Published 10:13 am Thursday, March 10, 2016

I know he is considered a Founding Father and all, but I have some serious issues with Ben Franklin.

Now, don’t get me wrong, I love seeing ole Benjamin’s happy face up in my wallet. His portrait will keep me smiling all the way to the bank.

But, come this Saturday night, I’ll be cursing his name for sure when the guy robs me of an hour of my beauty sleep. (Look at my mug shot. Clearly I need all I can get!)

You see, Ben Franklin was one of the earliest proponents — although done very satirically — of the concept that would become Daylight Saving Time.

So as we “spring forward” I can’t help but vent toward the American statesman, writer and inventor who tortures me all these years later. Even the fact that he was a newspaperman like me doesn’t earn him a free pass from my wrath.

Franklin didn’t coin the moniker and really didn’t even invent what we observe today, but my first issue is with the name itself. If just doesn’t flow well off the tongue. That is why 90 percent of Americans say it wrong by adding the “s” to “saving.”

My second concern with the concept is of much greater importance: Do we even need it at all?

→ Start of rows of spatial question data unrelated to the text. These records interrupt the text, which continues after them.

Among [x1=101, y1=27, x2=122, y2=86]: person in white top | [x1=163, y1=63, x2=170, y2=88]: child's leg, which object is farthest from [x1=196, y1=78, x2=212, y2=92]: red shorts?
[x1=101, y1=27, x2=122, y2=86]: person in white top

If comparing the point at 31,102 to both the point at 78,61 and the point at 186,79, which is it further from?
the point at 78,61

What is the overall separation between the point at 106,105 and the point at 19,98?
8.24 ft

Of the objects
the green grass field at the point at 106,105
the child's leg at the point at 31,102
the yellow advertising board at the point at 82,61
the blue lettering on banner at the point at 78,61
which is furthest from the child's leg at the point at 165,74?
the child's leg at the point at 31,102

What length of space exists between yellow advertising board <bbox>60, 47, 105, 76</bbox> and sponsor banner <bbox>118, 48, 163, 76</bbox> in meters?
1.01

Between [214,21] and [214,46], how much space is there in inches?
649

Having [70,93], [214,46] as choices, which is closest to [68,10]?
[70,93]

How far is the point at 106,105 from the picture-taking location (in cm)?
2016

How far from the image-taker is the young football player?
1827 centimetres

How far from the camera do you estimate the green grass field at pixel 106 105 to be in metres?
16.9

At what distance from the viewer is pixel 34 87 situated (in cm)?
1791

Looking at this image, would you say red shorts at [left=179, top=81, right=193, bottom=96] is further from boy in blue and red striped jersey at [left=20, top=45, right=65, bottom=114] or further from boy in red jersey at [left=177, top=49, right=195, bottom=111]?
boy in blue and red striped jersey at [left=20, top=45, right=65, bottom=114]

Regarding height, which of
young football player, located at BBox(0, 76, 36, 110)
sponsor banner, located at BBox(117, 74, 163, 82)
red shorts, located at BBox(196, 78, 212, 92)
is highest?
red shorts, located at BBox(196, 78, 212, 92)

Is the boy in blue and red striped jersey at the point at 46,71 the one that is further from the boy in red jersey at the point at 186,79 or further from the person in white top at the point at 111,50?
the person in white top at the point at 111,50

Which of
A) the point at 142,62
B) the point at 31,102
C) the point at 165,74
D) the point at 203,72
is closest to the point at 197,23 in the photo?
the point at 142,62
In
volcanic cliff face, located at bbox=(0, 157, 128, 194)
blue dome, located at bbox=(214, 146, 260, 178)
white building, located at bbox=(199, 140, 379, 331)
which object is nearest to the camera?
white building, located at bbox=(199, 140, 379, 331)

I understand it was designed to help save energy and provide more “daytime” after work hours, but I’m not sure it is still applicable. With all the advances in technology and the way our world never sleeps, it just doesn’t seem to make that big of an impact when juxtaposed against the confusion it causes twice a year.

Third, I don’t like anything that messes with my internal alarm clock. I wake up on my own at almost exactly the same time each day but this change messes with that.

Even worse, parents like me have to fight with their kids at bedtime — even more than normal — because they do not feel like it is time to go to sleep and they look out the window and it doesn’t even look like night-night time.

I should probably just let it all go. It really isn’t healthy to have so much resentment toward such a great man who died 226 years ago. Maybe old BF and I can be BFFs. (Best Friends Forever for anyone who doesn’t have daughters or a social media addiction.)

I’ll try to be positive when I’m bleary-eyed and seeking coffee an hour earlier than normal this Sunday morning.